Data entries
────

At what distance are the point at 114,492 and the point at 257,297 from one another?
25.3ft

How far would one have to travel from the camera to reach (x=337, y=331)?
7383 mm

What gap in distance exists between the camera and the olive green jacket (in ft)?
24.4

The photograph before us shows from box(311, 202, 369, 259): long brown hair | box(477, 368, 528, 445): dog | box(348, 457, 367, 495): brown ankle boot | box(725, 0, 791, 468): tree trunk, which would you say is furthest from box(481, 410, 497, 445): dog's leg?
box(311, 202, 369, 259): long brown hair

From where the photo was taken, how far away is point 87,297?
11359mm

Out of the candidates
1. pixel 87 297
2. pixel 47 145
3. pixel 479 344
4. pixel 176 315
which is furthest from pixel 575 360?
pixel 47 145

────

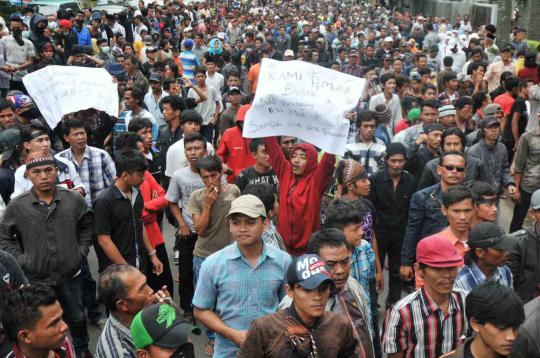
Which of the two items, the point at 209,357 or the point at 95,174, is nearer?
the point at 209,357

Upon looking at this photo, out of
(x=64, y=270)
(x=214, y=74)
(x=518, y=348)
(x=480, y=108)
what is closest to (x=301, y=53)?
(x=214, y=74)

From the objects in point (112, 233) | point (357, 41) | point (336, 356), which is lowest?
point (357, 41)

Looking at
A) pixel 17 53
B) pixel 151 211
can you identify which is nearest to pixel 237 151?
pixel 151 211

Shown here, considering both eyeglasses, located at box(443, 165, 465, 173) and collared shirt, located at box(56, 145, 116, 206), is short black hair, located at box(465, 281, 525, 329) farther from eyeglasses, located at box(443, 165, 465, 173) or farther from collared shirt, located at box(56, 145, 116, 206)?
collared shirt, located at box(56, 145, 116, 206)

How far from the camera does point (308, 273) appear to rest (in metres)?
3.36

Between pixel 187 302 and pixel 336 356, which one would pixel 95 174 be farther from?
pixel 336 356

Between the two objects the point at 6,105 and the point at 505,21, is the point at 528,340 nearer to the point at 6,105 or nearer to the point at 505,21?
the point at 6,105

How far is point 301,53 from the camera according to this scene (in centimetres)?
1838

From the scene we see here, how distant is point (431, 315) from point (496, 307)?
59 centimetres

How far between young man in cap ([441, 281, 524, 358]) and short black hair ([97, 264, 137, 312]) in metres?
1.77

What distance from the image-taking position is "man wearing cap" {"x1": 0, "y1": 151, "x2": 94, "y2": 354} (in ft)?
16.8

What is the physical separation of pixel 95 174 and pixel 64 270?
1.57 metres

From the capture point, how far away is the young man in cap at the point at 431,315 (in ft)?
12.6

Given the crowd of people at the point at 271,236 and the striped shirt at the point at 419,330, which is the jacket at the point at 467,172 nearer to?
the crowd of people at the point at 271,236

────

# TASK TO CARRY OUT:
Copy out the lines of the entries above verbatim, from the line with "Upon looking at this photo, out of" to the line with "1.57 metres", and nothing else.

# EXPECTED ANSWER:
Upon looking at this photo, out of
(x=64, y=270)
(x=214, y=74)
(x=518, y=348)
(x=480, y=108)
what is closest to (x=301, y=53)?
(x=214, y=74)

From the objects in point (112, 233) | point (357, 41) | point (336, 356), which is lowest?
point (357, 41)

Looking at
A) pixel 17 53
B) pixel 151 211
can you identify which is nearest to pixel 237 151?
pixel 151 211

Shown here, considering both eyeglasses, located at box(443, 165, 465, 173) and collared shirt, located at box(56, 145, 116, 206), is short black hair, located at box(465, 281, 525, 329) farther from eyeglasses, located at box(443, 165, 465, 173) or farther from collared shirt, located at box(56, 145, 116, 206)?
collared shirt, located at box(56, 145, 116, 206)

How far from the camera does point (308, 273) appear to rest (in metres)?
3.36

Between pixel 187 302 and pixel 336 356, which one would pixel 95 174 be farther from?
pixel 336 356

Between the two objects the point at 6,105 and the point at 505,21, is the point at 528,340 nearer to the point at 6,105 or nearer to the point at 505,21?
the point at 6,105

How far is point 301,53 from the camera according to this scene (in centimetres)?
1838

From the scene we see here, how distant is point (431, 315) from point (496, 307)?
59 centimetres

How far between young man in cap ([441, 281, 524, 358]) and short black hair ([97, 264, 137, 312]) in metres?
1.77

What distance from the image-taking position is "man wearing cap" {"x1": 0, "y1": 151, "x2": 94, "y2": 354} (in ft)?
16.8

What is the physical separation of pixel 95 174 and pixel 64 270?
1.57 metres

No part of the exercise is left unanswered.